Friday, November 17, 2017


MyFlightbook's airport data comes from a variety of sources (i.e., "free"), and include codes that can be FAA (3-letter, doesn't generally use the leading "K"), IATA (3-letter, used for airline travel), and ICAO (4-letter).  I don't actually bother storing which kind of code it is, since it's generally obvious from context.

So a given airport can actually be in the database up to 3 times (though it’s pretty rare for that to actually be the case.  Some examples:
  • Kahului, Maui is "OGG" (FAA/IATA) or "PHOG" (ICAO)
  • Frankfurt, Germany, is "FRA" (IATA) or "EDDF" (ICAO)
  • Owyhee Airport (in Oregon) is "10U" (FAA), but (to my knowledge) has no official IATA or ICAO code.
In the US, most airports in the continental US have both ICAO and FAA identifiers, and most of the time, the ICAO is the FAA with a "K" prefix.  E.g., San Francisco International is "SFO" (IATA) and "KSFO" (ICAO).  But it's very often unclear whether a given airport follows this convention.*

For this reason, I treat the leading "K" as optional on any 3-character code. So, if you type “Kxxx” and I don’t have Kxxx but I do have xxx, I’ll match to that (so that “K10U” for the Owyhee example above, or KOGG for Maui, neither of which technically exist, will still work).  Or, conversely, if you type “yyy” and I don’t have yyy but do have kyyy, then I’ll match to that.  Note that this allows ICAO and FAA/IATA codes to co-exist pretty well, which is especially nice since there are some international airports that, but for the initial ICAO character, would match some small airport in Alabama. Indeed, one such example (of many) is Newtonards airport (EGAD, just outside of Belfast) and Northeast Alabama Regional (GAD).

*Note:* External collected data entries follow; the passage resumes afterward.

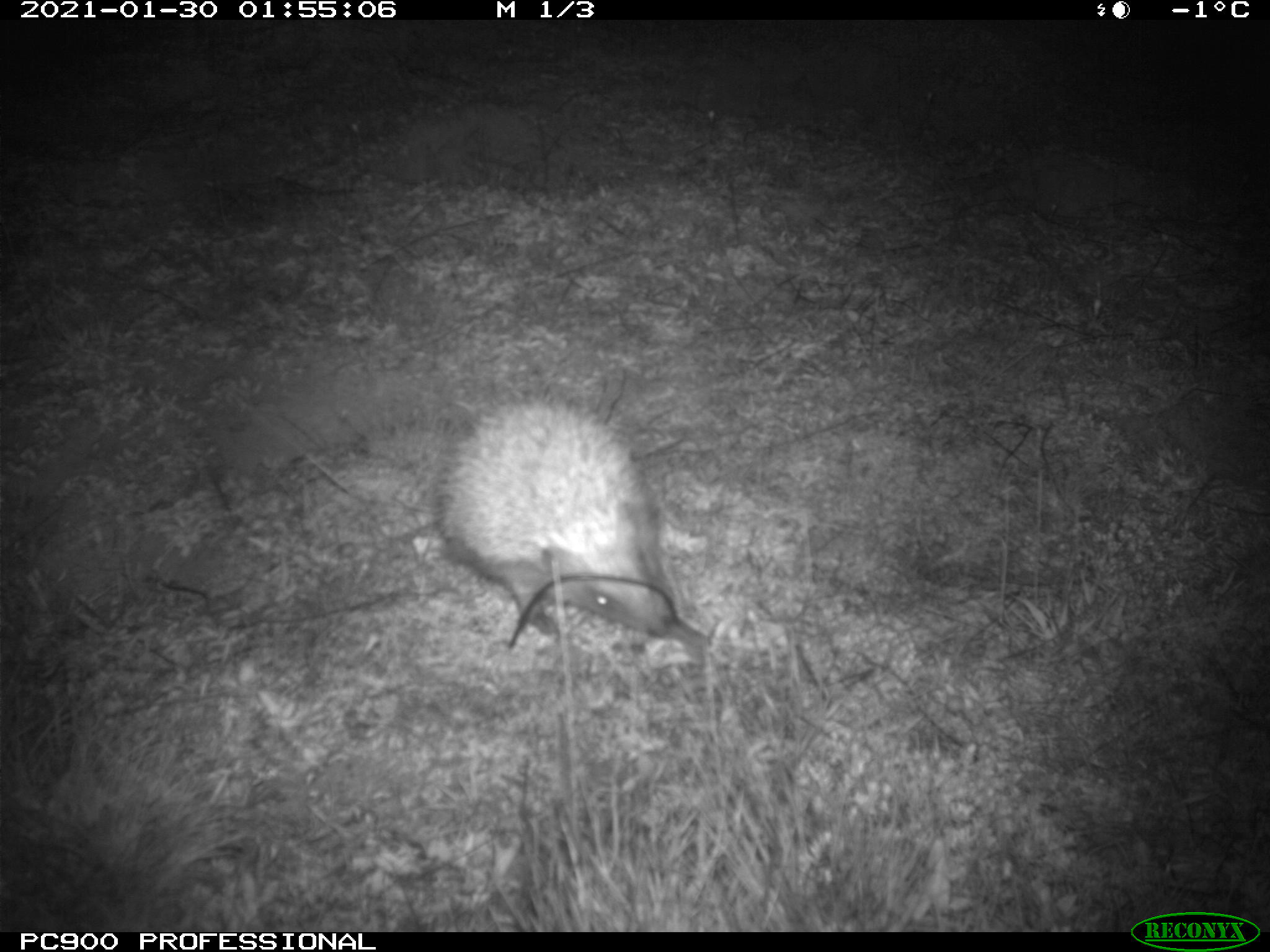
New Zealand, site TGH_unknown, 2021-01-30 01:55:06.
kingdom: Animalia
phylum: Chordata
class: Mammalia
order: Eulipotyphla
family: Erinaceidae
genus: Erinaceus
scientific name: Erinaceus europaeus europaeus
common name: european hedgehog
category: hedgehog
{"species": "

When I autodetect to find the nearest location, I do the following:
  • Look up the closest airports to your position, sorted by that position rounded (slightly – two decimal places of nm) to try to coalesce small differences in distance.  For example, the closest airport may in the database twice with two slightly different coordinates (usually due to coming from two sources that use differing numbers of significant digits).  Note, though, that if the two sets of coordinates for the airport are further apart than the rounding will catch, then "nearest" may differ depending on whether you are on one side of the airport or the other.
  • If multiple airports tie for “closest”, airports can be further disambiguated by a “preferred” flag.  So, for example, Dallas/Ft. Worth is DFW/KDFW, and the “K” version is marked as preferred, so it should be picking that up.
  • Absent a “preferred” flag, I should bias towards the longer identifier (i.e., choose ICAO over FAA or IATA), but this is not implemented today.
A few other useful tidbits that you might want to know about airports:
  • As a logbook (rather than a flight planner), I try to keep old airports around as long as possible, often long after they have either closed or been assigned a new identifier.  
  • For the same reason, there is a strong bias towards airports over navaids, even though navaids are in the database.  But you can reverse the bias with a "@" prefix.  E.g., "BOS" is Boston Logan Airport, but "@BOS" is the Boston VOR.
  • You can add your own airports or navaids to the database.
  • You can also make up ad-hoc latitude/longitude waypoints. Use the form @xxxxxNyyyyyW to specify a latitude/longitude.  E.g., @38.8894N77.0353W is the Washington Monument.  (Obviously, change "N" to "S" or "W" to "E" as needed).  If you use one of the mobile apps, you can press-and-hold the Append-Nearest button (next to the Route field) to append your current location as such a waypoint.

*The latest download of FAA data has nearly 20,000 airports, but only a little more than 2,500 of them appear to have ICAO codes.  So that means more than 85% of US airports do NOT actually follow the Kxxx convention.

1 comment:

  1. Great article! Now I know why I see both three and four letter identifiers in my logbook!